Experimentation and application
The experimentation is conducted using a dataset consisting of trades and buy/sell orders from 20 assets listed on the Brazil Stock Exchange (B3). The dataset spans 206 trading days from July 2, 2018, to May 6, 2019, and undergoes cleaning procedures to remove errors and inconsistencies. The developed methodology is applied to extract features for the three response variables: duration, volatility, and direction.

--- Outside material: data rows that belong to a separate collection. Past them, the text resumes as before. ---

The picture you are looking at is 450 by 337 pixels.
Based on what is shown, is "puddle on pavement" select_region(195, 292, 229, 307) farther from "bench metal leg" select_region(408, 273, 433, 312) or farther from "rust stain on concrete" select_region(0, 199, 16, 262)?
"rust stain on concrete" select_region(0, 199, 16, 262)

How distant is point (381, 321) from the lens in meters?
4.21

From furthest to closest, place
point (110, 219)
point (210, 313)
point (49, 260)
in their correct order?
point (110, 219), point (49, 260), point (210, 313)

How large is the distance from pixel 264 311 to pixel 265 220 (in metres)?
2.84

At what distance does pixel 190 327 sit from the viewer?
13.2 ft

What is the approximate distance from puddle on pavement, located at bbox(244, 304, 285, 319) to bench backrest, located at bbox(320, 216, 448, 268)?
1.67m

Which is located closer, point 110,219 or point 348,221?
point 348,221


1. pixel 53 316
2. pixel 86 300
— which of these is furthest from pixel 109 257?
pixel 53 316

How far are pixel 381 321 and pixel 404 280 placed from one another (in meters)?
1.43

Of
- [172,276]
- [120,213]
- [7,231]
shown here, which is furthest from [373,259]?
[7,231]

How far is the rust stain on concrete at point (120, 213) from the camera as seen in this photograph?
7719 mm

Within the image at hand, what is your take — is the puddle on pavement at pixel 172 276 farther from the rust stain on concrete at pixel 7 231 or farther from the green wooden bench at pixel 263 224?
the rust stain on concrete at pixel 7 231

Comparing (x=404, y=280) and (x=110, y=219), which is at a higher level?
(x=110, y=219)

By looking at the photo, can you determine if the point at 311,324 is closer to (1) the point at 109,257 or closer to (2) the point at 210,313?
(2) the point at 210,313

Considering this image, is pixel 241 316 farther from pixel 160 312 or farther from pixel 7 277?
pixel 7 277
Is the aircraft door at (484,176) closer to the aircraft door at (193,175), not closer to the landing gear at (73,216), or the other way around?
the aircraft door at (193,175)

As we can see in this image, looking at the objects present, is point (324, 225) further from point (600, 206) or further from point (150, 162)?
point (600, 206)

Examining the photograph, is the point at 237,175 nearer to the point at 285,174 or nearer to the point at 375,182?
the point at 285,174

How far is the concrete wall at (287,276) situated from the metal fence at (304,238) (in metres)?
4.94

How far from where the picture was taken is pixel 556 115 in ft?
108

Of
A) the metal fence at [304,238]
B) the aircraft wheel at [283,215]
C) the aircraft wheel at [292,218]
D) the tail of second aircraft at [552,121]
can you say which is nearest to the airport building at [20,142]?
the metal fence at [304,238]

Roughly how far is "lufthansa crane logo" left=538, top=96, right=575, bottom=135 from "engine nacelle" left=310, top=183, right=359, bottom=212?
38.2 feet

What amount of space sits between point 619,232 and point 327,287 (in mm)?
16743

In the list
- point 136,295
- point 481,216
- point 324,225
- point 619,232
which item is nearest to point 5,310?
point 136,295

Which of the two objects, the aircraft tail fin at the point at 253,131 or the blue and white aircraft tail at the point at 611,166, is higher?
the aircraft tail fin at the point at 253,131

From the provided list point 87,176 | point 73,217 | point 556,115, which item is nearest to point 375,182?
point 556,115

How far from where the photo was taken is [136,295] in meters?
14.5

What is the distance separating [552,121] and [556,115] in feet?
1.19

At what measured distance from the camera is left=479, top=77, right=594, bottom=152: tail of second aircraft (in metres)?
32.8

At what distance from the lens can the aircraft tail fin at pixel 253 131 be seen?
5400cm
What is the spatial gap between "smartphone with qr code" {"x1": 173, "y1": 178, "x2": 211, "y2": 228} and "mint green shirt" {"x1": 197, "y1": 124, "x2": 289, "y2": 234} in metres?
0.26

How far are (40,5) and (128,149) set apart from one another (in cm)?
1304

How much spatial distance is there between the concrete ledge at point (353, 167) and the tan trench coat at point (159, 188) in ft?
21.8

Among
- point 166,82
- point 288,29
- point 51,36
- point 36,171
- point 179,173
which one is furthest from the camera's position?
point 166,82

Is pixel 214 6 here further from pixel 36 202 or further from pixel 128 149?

The application of the methodology focuses on feeding AI models with classification problems. After segmenting the trade series and extracting features, the segments are classified using labeling based on the response variable. Embedding is then performed to build the set of samples from the extracted feature vectors. The samples are structured with lagged variables and a specific step. The XGBoost algorithm is chosen for modeling due to its speed and efficiency. The model's performance is evaluated using performance metrics such as confusion matrices, kappa, and F1-score.
Results
The performance metrics for each machine learning model used to forecast volatility, duration, and direction are analyzed. The best results are obtained in volatility estimation, followed by duration and direction. The analysis of variable importance highlights the significance of certain variables for each response variable. For volatility, variables related to volatility per unit of time and total squared log returns per second are found to be the most important. Duration is influenced by variables such as interval duration and durations between trades. In the case of direction, interval duration, return per second, squared log return per second, and value per second are identified as the most critical variables. Trade series variables are found to be more important compared to those from the limit order book.
Conclusion
In conclusion, a feature engineering methodology was developed in the study to extract features from high-frequency intervals and predict three response variables: volatility, duration, and direction. The methodology incorporates time series segmentation and the inclusion of order book data. The best performance is observed in volatility forecasting, followed by duration and direction.
The analysis of variable importance reveals the greater impact of trade variables compared to variables from the limit order book. The developed methodology can be applied to other high-frequency time series problems, although scalability considerations are necessary when dealing with larger volumes of observations to strike a balance between dimensionality reduction and information loss.